Bitcoin was invented precisely for that purpose.

The root problem with conventional currency is all the trust that’s required to make it work. The central bank must be trusted not to debase the currency, but the history of fiat currencies is full of breaches of that trust.”
Satoshi Nakamoto

Satoshi knew that if his system did not have the capacity to withstand the most overt, well orchestrated, well funded and far reaching attacks against it imaginable, then there was no hope for its survival. With Bitcoin they were taking on the largest and powerful institutions in the world: central banks.

Which is also precisely why node operators and the leaderless group of developers, who succeeded Satoshi, made it very clear with the block-size debate and subsequent chain-split in 2017 that their top priority was making it as easy as possible for anyone to run a full node, anywhere, regardless of computational and / or bandwidth limitations.

At its bare minimum you need only a semi-descent laptop, with average capacity, and at least 144 megabytes of download data per day, to secure a copy of the entire system’s transactional history.

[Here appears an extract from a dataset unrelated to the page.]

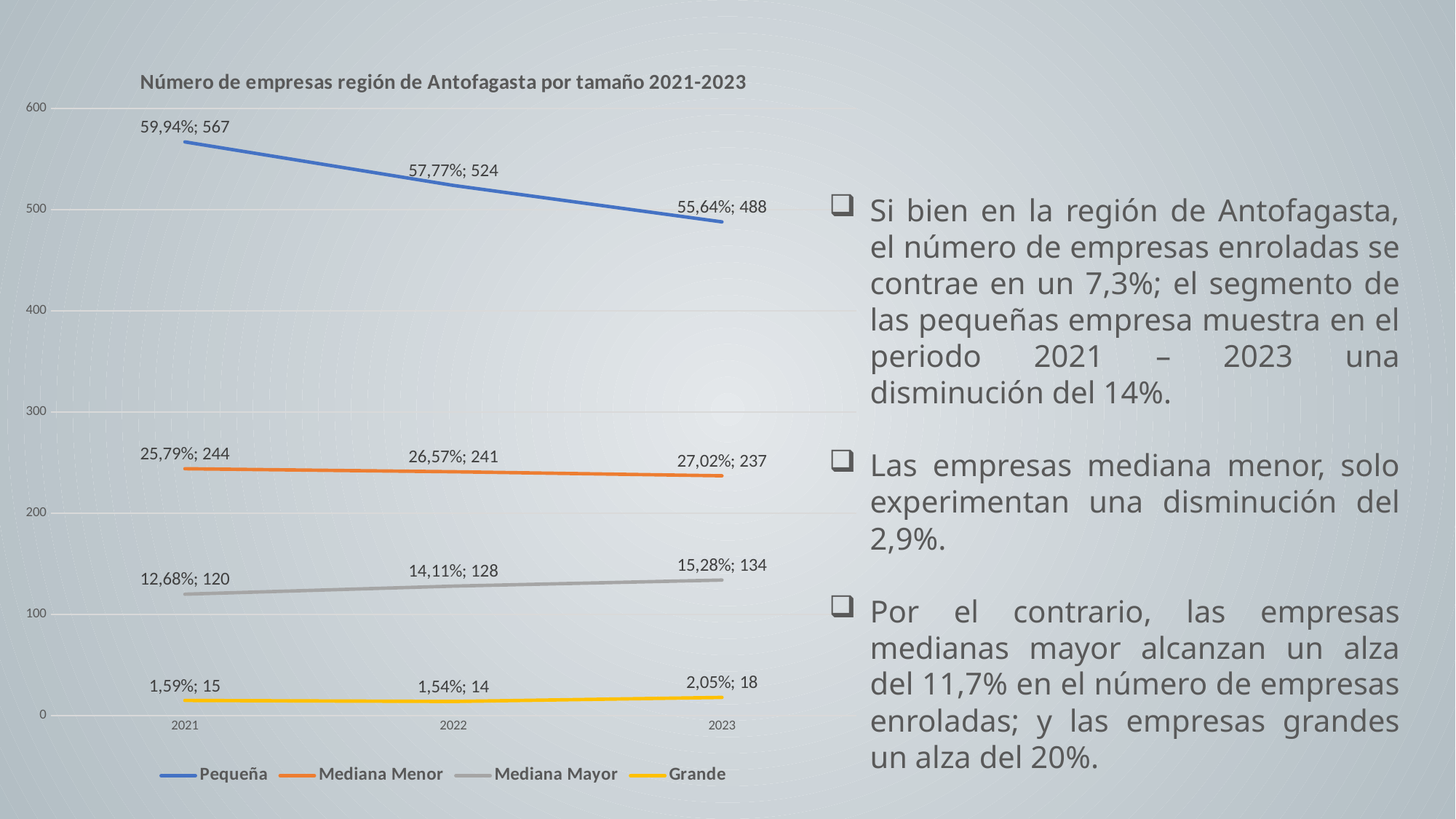
What type of chart is shown on the slide? line chart What is the title of the chart? Número de empresas región de Antofagasta por tamaño 2021-2023 Which series has the lowest value in 2021? Grande What is the difference between the Pequeña values in 2021 and 2023? 79 What is the number of Pequeña companies in 2021? 567 What percentage share is labelled for Grande in 2023? 2,05% What is the number of Mediana Mayor companies in 2023? 134 Which is larger, Mediana Menor in 2021 or Mediana Mayor in 2023? Mediana Menor in 2021 Does the Mediana Mayor series rise or fall from 2021 to 2023? rise How many series does the legend list? 4 How many years are shown on the x axis? 3 Which series has the highest value in 2022? Pequeña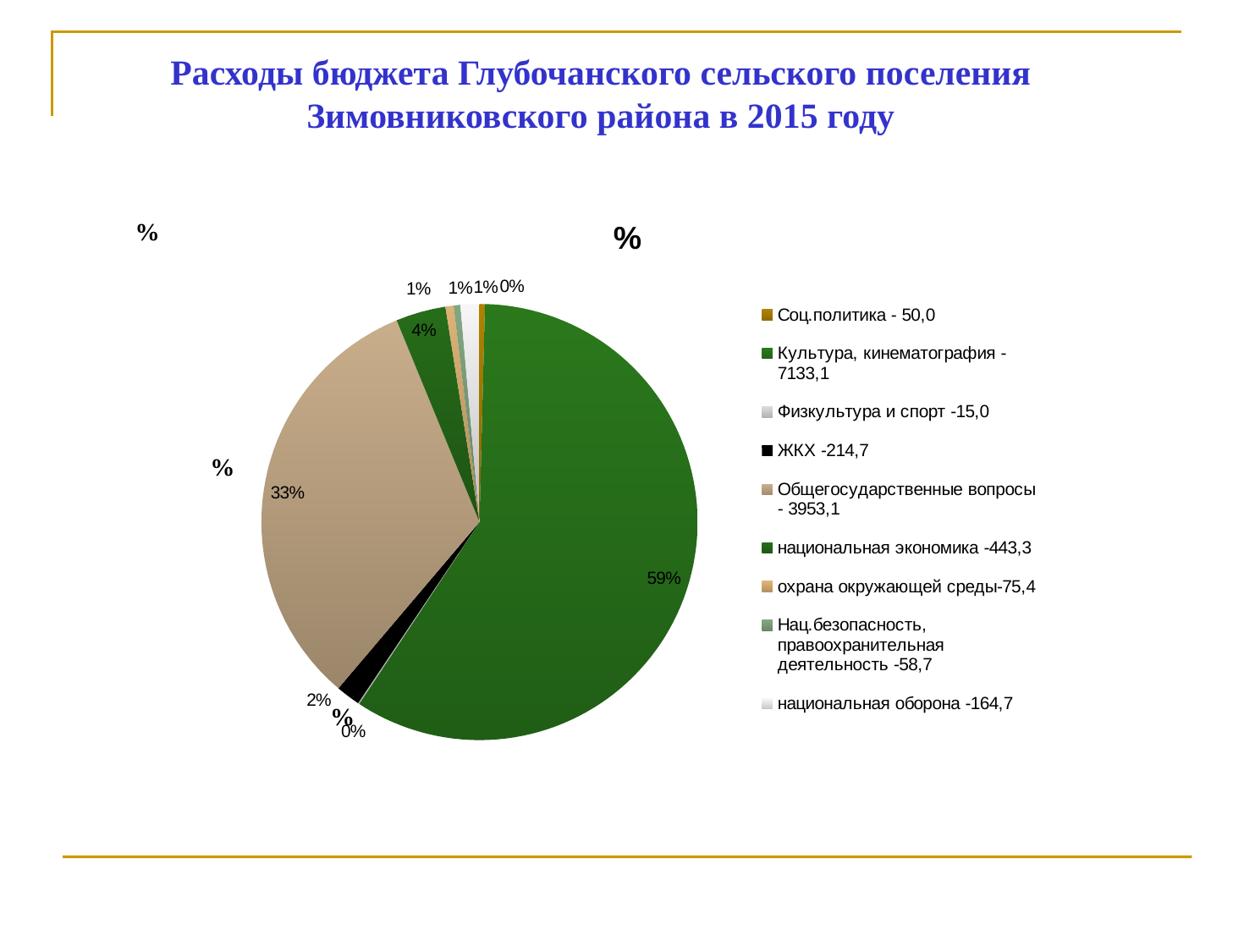
How many categories does the legend of the pie chart list? 9 Which slice is larger: Общегосударственные вопросы or национальная экономика? Общегосударственные вопросы What value is given in the legend for Соц.политика? 50,0 Which category has the smallest value according to the legend? Физкультура и спорт What value is given in the legend for национальная оборона? 164,7 What share of the pie does the slice for Культура, кинематография represent? 59% By how many percentage points does the Культура, кинематография slice exceed the Общегосударственные вопросы slice? 26% Which category has the largest slice of the pie? Культура, кинематография What share of the pie does the slice for Общегосударственные вопросы represent? 33% What percentage label is shown for the ЖКХ slice? 2% What kind of chart is shown on the slide? pie chart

Bitcoin is not about functionality. It’s not about transaction capacity, not yet anyway, and not on the base layer. It’s about simplifying the operation of running a full node, for the purpose of decentralization. Bitcoin is, by far, the most decentralized network ever created. Not even switching off the internet will do more than temporarily interrupt it. In order to kill Bitcoin you would have to physically destroy anything between 100 000 and 200 000 computers, located in every single country imaginable. And you would have to do it simultaneously. And keep the internet switched off, indefinitely. And even then, there are work arounds.

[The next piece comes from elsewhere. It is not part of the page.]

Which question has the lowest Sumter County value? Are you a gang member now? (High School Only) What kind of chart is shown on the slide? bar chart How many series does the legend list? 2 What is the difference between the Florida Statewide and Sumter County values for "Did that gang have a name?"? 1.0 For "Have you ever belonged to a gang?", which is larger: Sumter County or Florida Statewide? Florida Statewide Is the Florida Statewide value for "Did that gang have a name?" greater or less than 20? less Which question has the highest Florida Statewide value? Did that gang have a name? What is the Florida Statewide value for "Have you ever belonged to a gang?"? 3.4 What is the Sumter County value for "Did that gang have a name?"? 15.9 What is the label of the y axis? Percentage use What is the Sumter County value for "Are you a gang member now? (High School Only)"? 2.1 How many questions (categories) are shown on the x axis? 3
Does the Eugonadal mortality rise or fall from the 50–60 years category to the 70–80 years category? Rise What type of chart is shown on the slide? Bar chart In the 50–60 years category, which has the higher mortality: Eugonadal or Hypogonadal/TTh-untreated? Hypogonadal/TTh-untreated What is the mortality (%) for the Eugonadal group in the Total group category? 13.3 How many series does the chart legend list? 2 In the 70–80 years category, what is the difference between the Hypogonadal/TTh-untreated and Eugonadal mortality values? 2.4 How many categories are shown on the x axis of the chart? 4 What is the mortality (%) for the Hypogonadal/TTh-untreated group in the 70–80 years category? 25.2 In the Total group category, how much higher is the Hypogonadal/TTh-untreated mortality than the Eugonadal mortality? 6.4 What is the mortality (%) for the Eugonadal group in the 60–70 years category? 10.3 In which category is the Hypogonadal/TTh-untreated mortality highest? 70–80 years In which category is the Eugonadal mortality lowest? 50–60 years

And Central Banks know this.

This is well illustrated when digging into the phenomenon of Central Bank Digital Currencies. Central bankers already understand that their last real line of defense is the faint possibility that they might out-compete Bitcoin. If they can create something that looks like Bitcoin, but which remains under their control, and they can manage to convince people to use their CBDC rather than Bitcoin, then Bitcoin might be rendered impotent. But this outcome cannot be forced. Fiat on and off-ramps can be shut down, making movement in and out of Bitcoin difficult, but the decentralized nature of Bitcoin makes it so that anyone can download the required software to send and receive Bitcoin directly.

Nothing short of a total global catastrophe, like a permanent planetary power-outage, can stop that. In which case we would have far worse problems to worry about.

Other than that, all that matters is whether or not people choose to use it.


I suspect that the reason why authors like John Authers do not adjust their perspective and see the reality of Bitcoin, as it already is, is because Bitcoin challenges some of our most basic assumptions.

Can human beings govern themselves, if given the right tools?

Or are we by nature manipulative and evil, full of sin, forever doomed to fight wars and kill one another for personal gain? Barely capable of surviving, unless controlled by powerful authoritarian forces that dictate our every behaviour?

Or are we born free and adaptable?

Can we, under the right circumstances, cooperate and live in peace without the need to submit ourselves to arbitrary rules?

Depending on your answer to those questions you may or not (knowingly or unknowingly) choose to ignore the reality of Bitcoin so as to preserve the integrity of your existing belief system.

Because Bitcoin’s continued existence as a self-governing, global, borderless and completely leaderless network of voluntarily cooperating individuals poses a serious challenge to what traditional thinking dictates we believe about the nature of humankind.